The Financial Accounting Standards Board will meet soon to discern implementation issues associated with its credit losses standard, but consideration of a deferral in the effective date is not on the agenda.

In an upcoming routine meeting, the board has teed up a session to review implementation concerns associated with Accounting Standards Codification Topic 326 on financial instruments, which is the standard taking effect Jan. 1, 2020, for public companies requiring a “current expected credit losses” approach to recognizing loan losses. The board plans to address concerns raised during the most recent meeting of the board’s Transition Resource Group on credit losses, which is fielding and answering technical questions from entities as they prepare to adopt the new accounting.

A FASB spokesman said the board “will discuss the feedback received on the issues discussed” at the most recent TRG meeting, where the group addressed extensions and measurement inputs for contractual terms, vintage disclosures for revolving loans, and recoveries. She could not say what activity, if any, may be under way at the FASB to answer increasing calls to delay the effective date of the standard.

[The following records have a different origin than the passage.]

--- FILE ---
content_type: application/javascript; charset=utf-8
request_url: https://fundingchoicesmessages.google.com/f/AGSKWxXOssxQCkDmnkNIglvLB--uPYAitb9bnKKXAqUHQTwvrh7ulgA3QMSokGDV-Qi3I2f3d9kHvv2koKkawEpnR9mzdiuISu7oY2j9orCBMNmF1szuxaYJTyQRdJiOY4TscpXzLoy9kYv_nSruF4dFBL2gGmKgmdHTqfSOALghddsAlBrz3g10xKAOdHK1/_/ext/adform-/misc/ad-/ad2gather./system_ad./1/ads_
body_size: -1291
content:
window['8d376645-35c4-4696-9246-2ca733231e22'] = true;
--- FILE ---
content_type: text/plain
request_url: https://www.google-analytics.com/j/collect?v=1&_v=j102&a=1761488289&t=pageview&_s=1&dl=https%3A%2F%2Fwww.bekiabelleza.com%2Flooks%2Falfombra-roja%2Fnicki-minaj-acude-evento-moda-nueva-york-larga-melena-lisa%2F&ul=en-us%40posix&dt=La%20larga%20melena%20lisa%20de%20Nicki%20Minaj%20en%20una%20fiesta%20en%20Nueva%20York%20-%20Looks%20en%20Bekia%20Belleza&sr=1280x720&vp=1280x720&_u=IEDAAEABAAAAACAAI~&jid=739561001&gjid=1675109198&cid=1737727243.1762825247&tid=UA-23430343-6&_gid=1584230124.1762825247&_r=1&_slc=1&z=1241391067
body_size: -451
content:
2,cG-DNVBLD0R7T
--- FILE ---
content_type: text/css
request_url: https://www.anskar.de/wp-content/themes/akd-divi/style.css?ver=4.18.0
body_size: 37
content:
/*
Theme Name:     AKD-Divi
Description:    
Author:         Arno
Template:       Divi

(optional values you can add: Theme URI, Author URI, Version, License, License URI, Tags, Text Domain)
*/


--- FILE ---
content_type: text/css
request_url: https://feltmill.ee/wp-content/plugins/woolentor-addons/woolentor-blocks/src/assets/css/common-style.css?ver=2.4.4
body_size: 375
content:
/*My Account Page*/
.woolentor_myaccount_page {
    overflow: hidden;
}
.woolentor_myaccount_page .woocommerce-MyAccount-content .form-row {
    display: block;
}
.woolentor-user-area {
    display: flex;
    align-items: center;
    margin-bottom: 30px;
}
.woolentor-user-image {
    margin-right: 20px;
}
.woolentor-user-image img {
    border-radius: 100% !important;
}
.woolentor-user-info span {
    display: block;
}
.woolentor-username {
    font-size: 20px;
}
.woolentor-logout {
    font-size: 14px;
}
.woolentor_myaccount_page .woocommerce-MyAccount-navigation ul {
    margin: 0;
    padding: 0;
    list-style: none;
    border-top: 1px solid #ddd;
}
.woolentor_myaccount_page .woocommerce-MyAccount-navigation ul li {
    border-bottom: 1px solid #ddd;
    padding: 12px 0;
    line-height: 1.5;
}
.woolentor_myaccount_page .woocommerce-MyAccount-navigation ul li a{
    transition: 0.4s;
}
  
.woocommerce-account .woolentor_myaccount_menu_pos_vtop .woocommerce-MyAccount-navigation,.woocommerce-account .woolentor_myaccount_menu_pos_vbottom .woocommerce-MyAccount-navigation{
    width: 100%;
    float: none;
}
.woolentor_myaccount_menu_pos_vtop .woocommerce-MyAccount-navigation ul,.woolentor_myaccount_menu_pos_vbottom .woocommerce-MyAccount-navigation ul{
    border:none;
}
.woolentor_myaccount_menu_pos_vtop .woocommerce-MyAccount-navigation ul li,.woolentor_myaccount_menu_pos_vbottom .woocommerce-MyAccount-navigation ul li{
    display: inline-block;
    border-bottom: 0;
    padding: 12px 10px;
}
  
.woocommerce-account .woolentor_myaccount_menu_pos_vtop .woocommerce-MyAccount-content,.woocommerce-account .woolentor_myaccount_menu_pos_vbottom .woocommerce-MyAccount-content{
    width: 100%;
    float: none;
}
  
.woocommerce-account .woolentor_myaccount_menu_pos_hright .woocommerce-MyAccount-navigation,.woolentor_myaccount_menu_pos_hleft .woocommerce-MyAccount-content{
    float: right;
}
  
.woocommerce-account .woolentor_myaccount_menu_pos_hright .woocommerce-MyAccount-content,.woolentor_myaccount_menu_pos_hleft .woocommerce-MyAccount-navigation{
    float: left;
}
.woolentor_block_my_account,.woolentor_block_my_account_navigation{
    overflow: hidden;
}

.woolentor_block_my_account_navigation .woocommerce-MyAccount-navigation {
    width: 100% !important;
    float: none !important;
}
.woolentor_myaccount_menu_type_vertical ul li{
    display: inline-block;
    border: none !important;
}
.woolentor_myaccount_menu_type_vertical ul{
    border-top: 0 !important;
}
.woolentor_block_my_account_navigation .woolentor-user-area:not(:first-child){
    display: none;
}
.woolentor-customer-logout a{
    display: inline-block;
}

The American Bankers Association and the Banking Policy Institute, which represent virtually all major banks in the United States, have called on the U.S. Treasury to intervene on CECL. As banks are refining and testing their CECL models to determine when and in what amounts to recognize loan losses in financial statements, they are growing concerned that the new accounting will produce “procyclicality” in the economy or cause any kind of economic downturn that might occur to snowball.

Bankers say their models indicate the loss reserves in specific portfolios will expand dramatically under the new accounting, which will force banks to take more conservative lending positions with specific borrowers to reduce the losses they must report. That will make loans for certain borrowers harder to get during a downturn, which will push the economy faster into a downward spiral, they say. The financial services sector was hopeful banking regulators would recalibrate regulatory capital requirements to reflect the new accounting, but their response so far is only to propose a phase-in period for the GAAP-based reserve requirements.

Financial institutions have appealed to Treasury to launch a study of the economic effects of CECL and to compel the FASB to delay the effective date pending the outcome of such a study. FASB Chairman Russ Golden acknowledged the call for delay and said he would respond in writing “in due course.”